As cotas passaram a ser negociadas na condição de “ex-rendimentos” a partir da sessão seguinte à data-base.
Considerando o preço de fechamento da cota em maio, de R$ 9,75, a distribuição corresponde a um dividend yield mensal de aproximadamente 1,03%.
Em termos anualizados, o patamar equivale a um retorno próximo de 12,3% ao ano, desconsiderando o reinvestimento dos rendimentos ao longo do período.
Agronegócio sustenta tese do SNFZ11
O SNFZ11 possui uma estratégia voltada à exposição ao setor agrícola, com investimentos em propriedades rurais e ativos ligados ao agronegócio brasileiro.
A tese do fundo está diretamente relacionada à valorização das terras agrícolas e à geração de renda proveniente da atividade agropecuária, em um ambiente marcado pelo crescimento da produção nacional e pela expansão das exportações.
Nos últimos meses, temas como a expansão do milho safrinha, o avanço da segunda safra em Mato Grosso e o crescimento da demanda por biocombustíveis reforçaram a relevância das regiões agrícolas nas quais o fundo possui exposição.

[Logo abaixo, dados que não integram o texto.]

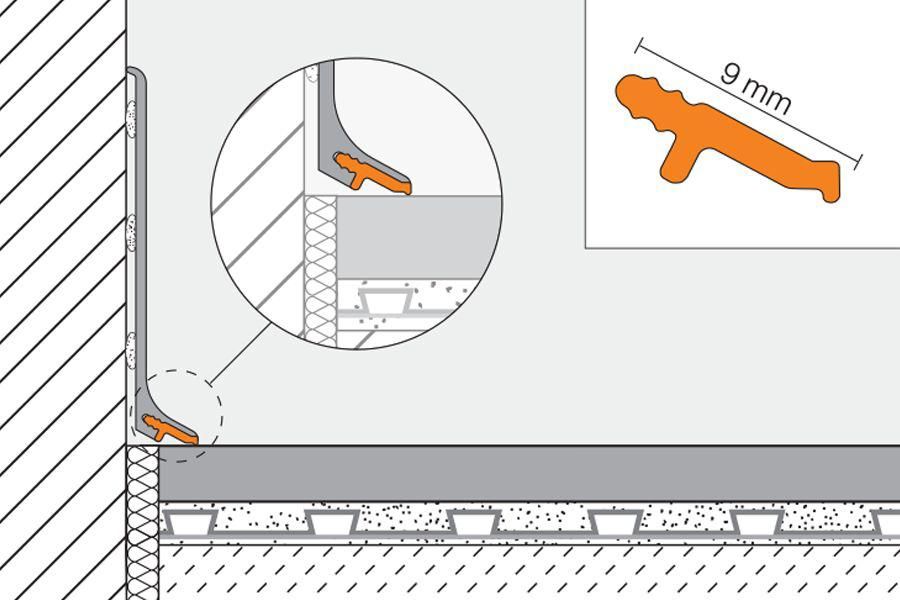 9 mm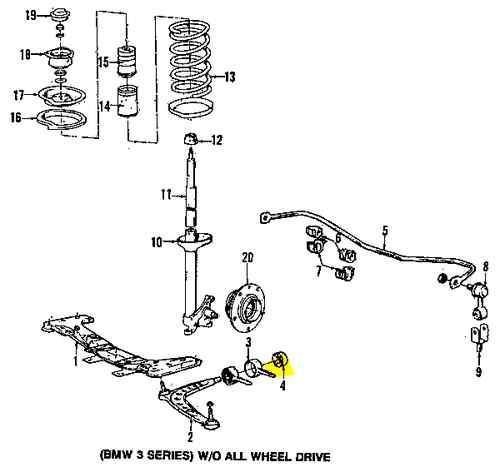 19
18
17
16
15
14
13
12
11
10
20
5
6
7
8
9
1
3
4
2

(BMW 3 SERIES) W/O ALL WHEEL DRIVE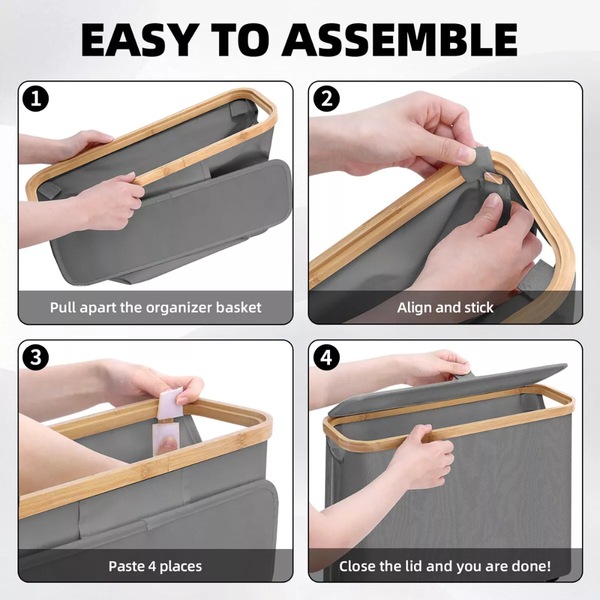 EASY TO ASSEMBLE

1

Pull apart the organizer basket

2

Align and stick

3

Paste 4 places

4

Close the lid and you are done!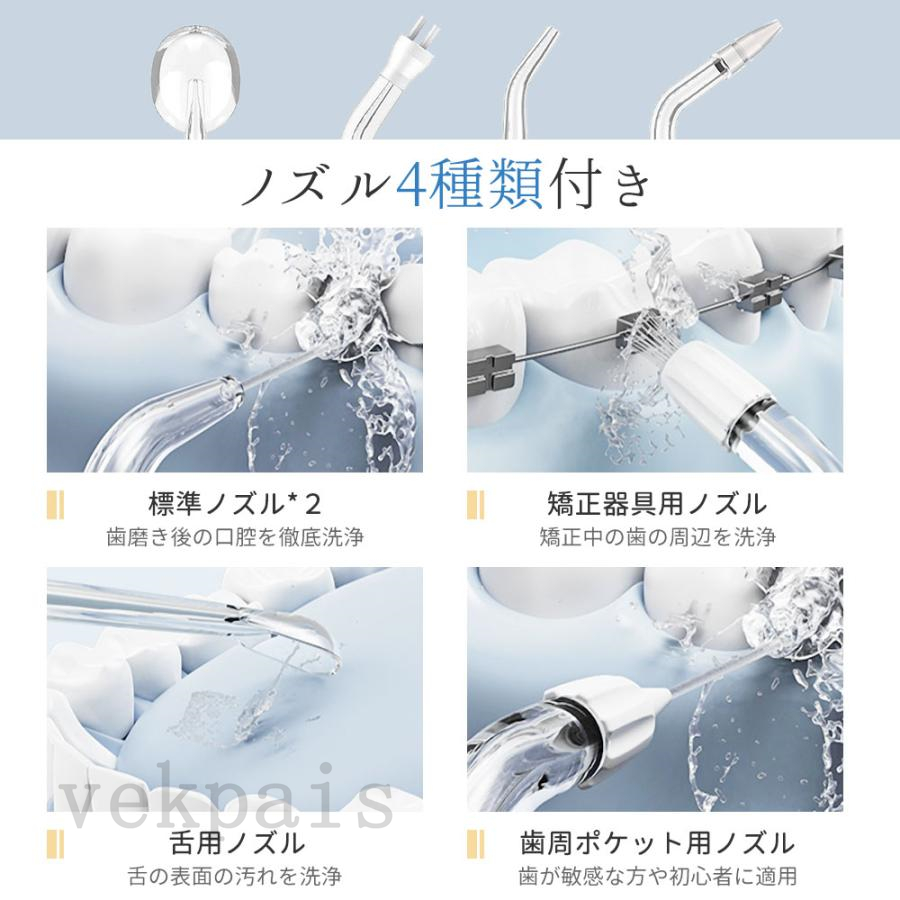 ノズル4種類付き

標準ノズル*2
歯磨き後の口腔を徹底洗浄

矯正器具用ノズル
矯正中の歯の周辺を洗浄

vekpais

舌用ノズル
舌の表面の汚れを洗浄

歯周ポケット用ノズル
歯が敏感な方や初心者に適用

Além disso, o agronegócio brasileiro continua ampliando sua participação no comércio internacional, impulsionado pela abertura de novos mercados e pelo aumento da demanda global por alimentos, fibras e energia renovável.

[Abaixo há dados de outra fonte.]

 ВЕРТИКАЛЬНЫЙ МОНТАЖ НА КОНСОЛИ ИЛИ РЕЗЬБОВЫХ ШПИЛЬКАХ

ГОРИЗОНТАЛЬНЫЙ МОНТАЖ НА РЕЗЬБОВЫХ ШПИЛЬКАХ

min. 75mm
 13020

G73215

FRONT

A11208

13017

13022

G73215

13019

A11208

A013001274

Para os investidores, a combinação entre renda periódica e exposição a um dos principais setores da economia brasileira continua sendo um dos diferenciais do SNFZ11.
Fiagro cresce em investidores e ganha liquidez no mercado
Nos últimos meses, o SNFZ11 também acelerou o crescimento da base de cotistas, ultrapassando recentemente a marca de 13 mil investidores.
O avanço da liquidez vem acontecendo em paralelo ao aumento do interesse do mercado por ativos ligados ao agronegócio brasileiro e à valorização estrutural das terras agrícolas.
Outro diferencial observado pelo mercado é que ativos fundiários costumam apresentar menor volatilidade em comparação com outros segmentos financeiros tradicionais, especialmente em ciclos positivos para commodities agrícolas.